Drive-By Truckers—American Band

A perfect soundtrack for our troubled times

For over twenty years, the Athens GA based Drive-By Truckers have ambivalently assumed the mantle for Southern Rock. (I say “ambivalently” because they don’t like to be lumped into any category). Their songs have touched on Southern identity, society, and mythology, with their progressive-leaning politics always floating just under the surface.

On their 2016 album, American Band, politics take center stage unlike any of their previous records. Angered and frustrated by such issues as the Charleston (S.C.) church shooting, Confederate flag controversy, and various incidents of violence throughout the nation, songwriters Patterson Hood and Mike Cooley poured their emotions into the eleven songs that constitute this album.

What saves this project from being overly preachy or potentially dull is how the band tears into the music with fervor. It also helps that neither Hood nor Cooley pretend to have all the answers. Their songs sound like conversations between the band and the audience.

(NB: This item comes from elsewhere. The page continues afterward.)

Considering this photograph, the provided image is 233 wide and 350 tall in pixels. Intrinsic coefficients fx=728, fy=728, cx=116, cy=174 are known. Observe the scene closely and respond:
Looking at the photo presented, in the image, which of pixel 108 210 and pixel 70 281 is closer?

Not all of the songs are overtly political. “Sun Don’t Shine” is a quiet meditation on how weather can effect someone’s mood, and album-closer “Baggage” is a gut-wrenchingly emotional song that ties the suicide of Robin Williams with Patterson Hood’s own struggles with depression. (I have to admit that when I heard the lyric “I’ve had my own depression since I was just a kid/But been blessed with the means to repair” I lost it because it hit so close to my own experience).

Suffice it to say this album has been in almost constant rotation in my house for the last few months, and has added resonance considering our current political climate. If you’re a fan of Sturgill Simpson, Jason Isbell (who was in Drive-By Truckers for a few years), or classic rock like Tom Petty and Lynyrd Skynyrd, give this album a spin.